◆ Text extract:
╭──
President Alison Bylerly emailed the following message today:

To the College Community:

I write to update you on decisions taken at last week’s Board of Trustees meeting, as well as to congratulate the entire Lafayette community on a very successful Commencement weekend.  As this was my first Lafayette Commencement as President, it was a very special occasion for me, and I could not have been more proud of the College.

From the Honors Thesis Reception on Friday afternoon, to the new Baccalaureate service, to the procession and Commencement ceremony, every occasion went like clockwork, due to the excellent organizational work of many individuals in the offices of the Chaplain, the President, the Registrar, Public Safety, Catering, and Campus Life.  I would like to offer special thanks to our colleagues in Plant Operations.  Their efficiency and flexibility in setting up multiple events with backup venues over this three-day period allowed us to maximize our use of the beautiful spaces with which our College is blessed.

I also extend thanks to the dedicated faculty, as well as administrators and staff, whose teaching, mentoring, and care are responsible for the success of the 590 young men and women who walked across the platform Saturday.  Talking with parents at the President’s Reception after the ceremony, I heard many wonderful stories about specific professors, coaches, and staff members who made a difference in the lives of our students.

Prior to Commencement, on Friday, May 23, the Board of Trustees held its final meeting of the 2013-14 academic year. I am pleased to note that the Board approved moving forward with the final phase of the Williams Arts Campus construction, the construction of facilities located on the east side of the Third Street site. Also approved was funding for the first phase of a multi-year renovation of various dining venues. The Board heard a preliminary presentation on funding objectives for the Capital Campaign, and on plans for the campaign kickoff, to be held in New York City next November in conjunction with the 150th Lafayette-Lehigh football game at Yankee Stadium.
╰──
◆ Given entries:
╭──
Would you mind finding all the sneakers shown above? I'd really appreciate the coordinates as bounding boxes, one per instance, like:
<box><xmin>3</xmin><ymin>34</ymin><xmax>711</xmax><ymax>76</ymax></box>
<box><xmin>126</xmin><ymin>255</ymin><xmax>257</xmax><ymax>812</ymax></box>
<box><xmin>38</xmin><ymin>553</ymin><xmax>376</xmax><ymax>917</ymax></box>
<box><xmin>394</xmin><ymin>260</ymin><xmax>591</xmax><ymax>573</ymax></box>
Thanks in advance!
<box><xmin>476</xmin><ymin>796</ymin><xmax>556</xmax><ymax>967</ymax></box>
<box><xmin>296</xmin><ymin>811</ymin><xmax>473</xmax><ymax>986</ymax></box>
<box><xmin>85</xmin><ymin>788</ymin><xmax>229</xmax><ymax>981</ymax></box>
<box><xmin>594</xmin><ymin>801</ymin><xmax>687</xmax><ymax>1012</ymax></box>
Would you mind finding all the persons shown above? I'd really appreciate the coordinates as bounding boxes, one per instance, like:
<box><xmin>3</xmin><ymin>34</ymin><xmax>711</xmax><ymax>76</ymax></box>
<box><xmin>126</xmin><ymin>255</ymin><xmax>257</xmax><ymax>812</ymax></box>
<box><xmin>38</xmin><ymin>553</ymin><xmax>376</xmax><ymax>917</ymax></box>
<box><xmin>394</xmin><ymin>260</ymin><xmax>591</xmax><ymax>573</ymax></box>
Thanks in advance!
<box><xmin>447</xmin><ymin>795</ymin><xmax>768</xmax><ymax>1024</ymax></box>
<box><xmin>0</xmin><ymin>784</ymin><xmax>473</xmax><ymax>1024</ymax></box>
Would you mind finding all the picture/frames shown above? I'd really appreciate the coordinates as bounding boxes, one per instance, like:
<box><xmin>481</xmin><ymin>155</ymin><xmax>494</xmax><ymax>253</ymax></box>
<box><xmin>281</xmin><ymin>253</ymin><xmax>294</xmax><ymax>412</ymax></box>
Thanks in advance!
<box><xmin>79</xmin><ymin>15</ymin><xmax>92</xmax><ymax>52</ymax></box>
╰──
◆ Problem description: Type out the president's message word for word, from "I write to update" up to and including "of the College.". The records have nothing to do with the president's message.

◆ Result of this task:
I write to update you on decisions taken at last week’s Board of Trustees meeting, as well as to congratulate the entire Lafayette community on a very successful Commencement weekend.  As this was my first Lafayette Commencement as President, it was a very special occasion for me, and I could not have been more proud of the College.